As we prepare to mark this historic occasion, we will celebrate many of the NHS’s notable achievements, but the public are not blind to the challenges that the NHS faces and what it needs to survive and thrive for another 75 years.
We start with our capacity to deliver, which has long been under-resourced. Our polling shows that 69 per cent do not think the NHS receives enough funding.
We need to see sustained and sufficient investment and to acknowledge that we have fallen behind other countries in funding and particularly capital investment, without which it becomes almost impossible to achieve the innovation and productivity gains we all want. Moreover, we need to see that NHS spending is also an investment that is contributing to the national and local economy in ways that include helping more people get back to work.
NHS workforce plan in England offers hope that we will finally get the staff we need
The public also see a lack of staffing as one of the major barriers holding the NHS back. The recent publication of the long-awaited NHS workforce plan in England offers hope that we will finally get the staff we need. This will come through a combination of better retention and increasing supply side reforms, notably through increasing medical and nursing school places and ramping up degree apprenticeships.
The long-term focus of the plan is welcome, but we also have pressing immediate issues and the coming planned industrial action by junior doctors and consultants this month will hit services hard.
We seem a long way from the government and the BMA even finding grounds to talk but the longer industrial action continues the bigger the risk to the prime ministers’ waiting list pledge.
The workforce plan will also rely on achieving ambitious productivity increases shared by NHS leaders, but at between 1.5-2 per cent these are very ambitious targets and well above the long-term average that has been delivered to date. Indeed, ONS data shows that UK healthcare productivity grew by 0.9 per cent on average between 1997-2019. Even to achieve the lower end of the range will require major extra investment in technology, innovation and capital in a relatively short timescale.
Yet, it’s not just about the money, it’s also about changing the way we deliver healthcare.
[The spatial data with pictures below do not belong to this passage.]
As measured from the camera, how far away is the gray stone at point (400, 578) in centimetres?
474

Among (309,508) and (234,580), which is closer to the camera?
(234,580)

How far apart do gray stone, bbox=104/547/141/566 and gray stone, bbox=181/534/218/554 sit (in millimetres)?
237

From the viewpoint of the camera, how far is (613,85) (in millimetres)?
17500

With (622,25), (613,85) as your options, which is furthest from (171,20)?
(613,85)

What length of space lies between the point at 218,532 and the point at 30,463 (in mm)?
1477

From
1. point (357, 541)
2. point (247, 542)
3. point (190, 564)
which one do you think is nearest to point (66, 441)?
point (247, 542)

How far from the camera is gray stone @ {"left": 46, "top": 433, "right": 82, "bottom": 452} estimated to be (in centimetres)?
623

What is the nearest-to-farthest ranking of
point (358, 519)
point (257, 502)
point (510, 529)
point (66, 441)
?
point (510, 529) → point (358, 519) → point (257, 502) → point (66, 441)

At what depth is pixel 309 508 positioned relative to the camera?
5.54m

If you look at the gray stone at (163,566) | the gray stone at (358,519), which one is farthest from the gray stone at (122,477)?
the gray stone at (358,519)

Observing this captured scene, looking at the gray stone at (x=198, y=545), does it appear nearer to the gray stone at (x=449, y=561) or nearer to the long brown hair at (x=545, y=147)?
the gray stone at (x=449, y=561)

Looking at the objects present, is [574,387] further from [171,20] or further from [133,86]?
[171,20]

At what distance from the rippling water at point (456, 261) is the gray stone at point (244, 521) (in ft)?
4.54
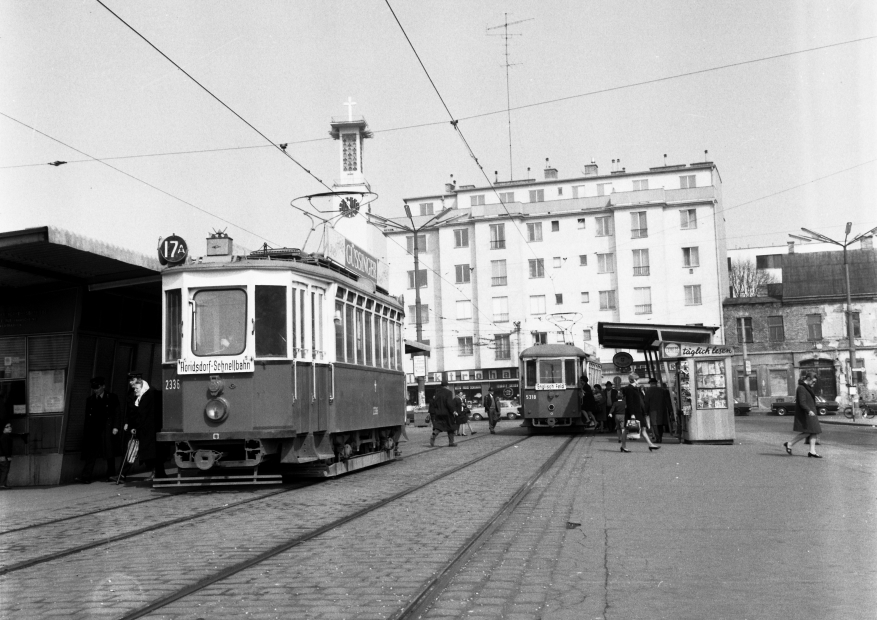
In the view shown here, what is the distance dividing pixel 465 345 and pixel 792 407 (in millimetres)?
23439

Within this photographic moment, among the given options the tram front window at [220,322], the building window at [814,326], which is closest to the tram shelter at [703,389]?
the tram front window at [220,322]

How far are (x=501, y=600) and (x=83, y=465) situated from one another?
37.3ft

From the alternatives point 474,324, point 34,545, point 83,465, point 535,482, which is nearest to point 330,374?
point 535,482

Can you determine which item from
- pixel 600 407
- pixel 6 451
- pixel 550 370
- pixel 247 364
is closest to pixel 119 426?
pixel 6 451

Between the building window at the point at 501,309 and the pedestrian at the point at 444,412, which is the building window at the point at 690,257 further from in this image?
the pedestrian at the point at 444,412

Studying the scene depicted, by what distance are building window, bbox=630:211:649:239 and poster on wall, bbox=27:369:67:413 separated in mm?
56318

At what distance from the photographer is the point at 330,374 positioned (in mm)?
14562

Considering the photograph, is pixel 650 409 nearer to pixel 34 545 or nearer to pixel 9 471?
pixel 9 471

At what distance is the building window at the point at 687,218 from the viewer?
66938mm

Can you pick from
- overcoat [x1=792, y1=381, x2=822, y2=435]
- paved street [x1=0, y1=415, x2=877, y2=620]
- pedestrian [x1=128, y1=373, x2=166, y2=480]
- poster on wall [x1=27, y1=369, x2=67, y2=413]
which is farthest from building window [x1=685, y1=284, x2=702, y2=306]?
poster on wall [x1=27, y1=369, x2=67, y2=413]

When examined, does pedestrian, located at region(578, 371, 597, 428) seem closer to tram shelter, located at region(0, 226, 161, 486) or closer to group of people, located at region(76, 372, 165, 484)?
group of people, located at region(76, 372, 165, 484)

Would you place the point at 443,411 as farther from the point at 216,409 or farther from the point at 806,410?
the point at 216,409

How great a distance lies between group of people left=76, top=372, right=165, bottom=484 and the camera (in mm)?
14758

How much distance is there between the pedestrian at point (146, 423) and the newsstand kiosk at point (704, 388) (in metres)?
12.1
At the heart of this, must be a drive to proportionately shift resources out of acute hospitals and upstream into community-based services, primary care and prevention.
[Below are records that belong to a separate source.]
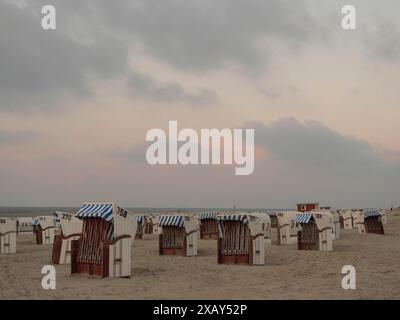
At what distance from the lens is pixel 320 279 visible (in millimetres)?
15500

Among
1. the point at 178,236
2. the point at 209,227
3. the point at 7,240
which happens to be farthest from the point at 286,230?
the point at 7,240

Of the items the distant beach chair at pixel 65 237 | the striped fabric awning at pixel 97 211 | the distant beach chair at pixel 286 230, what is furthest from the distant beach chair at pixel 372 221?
the striped fabric awning at pixel 97 211

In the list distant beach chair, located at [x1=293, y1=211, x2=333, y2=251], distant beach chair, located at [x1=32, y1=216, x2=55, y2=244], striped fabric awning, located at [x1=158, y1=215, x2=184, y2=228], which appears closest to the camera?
striped fabric awning, located at [x1=158, y1=215, x2=184, y2=228]

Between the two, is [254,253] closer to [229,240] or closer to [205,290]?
[229,240]

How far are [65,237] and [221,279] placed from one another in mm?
7815

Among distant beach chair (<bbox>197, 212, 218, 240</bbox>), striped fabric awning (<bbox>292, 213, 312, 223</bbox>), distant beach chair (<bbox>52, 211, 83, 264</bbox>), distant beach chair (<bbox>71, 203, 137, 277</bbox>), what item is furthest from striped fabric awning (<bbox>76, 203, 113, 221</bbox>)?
A: distant beach chair (<bbox>197, 212, 218, 240</bbox>)

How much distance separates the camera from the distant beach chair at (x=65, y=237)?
20375mm

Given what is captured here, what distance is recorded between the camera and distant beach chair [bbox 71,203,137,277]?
1554 centimetres

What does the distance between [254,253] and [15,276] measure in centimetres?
851

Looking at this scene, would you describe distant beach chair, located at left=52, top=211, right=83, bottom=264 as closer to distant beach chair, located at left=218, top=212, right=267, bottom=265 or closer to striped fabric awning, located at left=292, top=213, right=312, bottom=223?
distant beach chair, located at left=218, top=212, right=267, bottom=265

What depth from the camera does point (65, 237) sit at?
2050 cm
We need a new social contract with the public, one in which we offer more and expect more
Resolving the fundamental question of how we fund our social care system for an ageing population is equally crucial. If we fail to sort this, then the workforce plan is going to have less impact. It’s one of the reasons why we have written to the prime minister calling for an equivalent workforce plan for social care.
All of this needs to be backed up by a cross-government strategy for our national health, not just policies for the NHS. This is vital given that most policy that impacts the health of the nation — from gambling and food regulation to housing and air quality — is made outside the NHS.
Finally, we need a new social contract with the public, one in which we offer more and expect more. The 75th anniversary is an opportunity for a national conversation about a more ambitious relationship between NHS and patients. Our own recent research shows the potential of technology in empowering patients to better manage and monitor their own health.
The challenge before us is to use the historic moment of the 75th to unite behind a shared vision of the NHS’s next and best era. At its heart it must be based on an ambitious and honest partnership between the NHS and those it serves.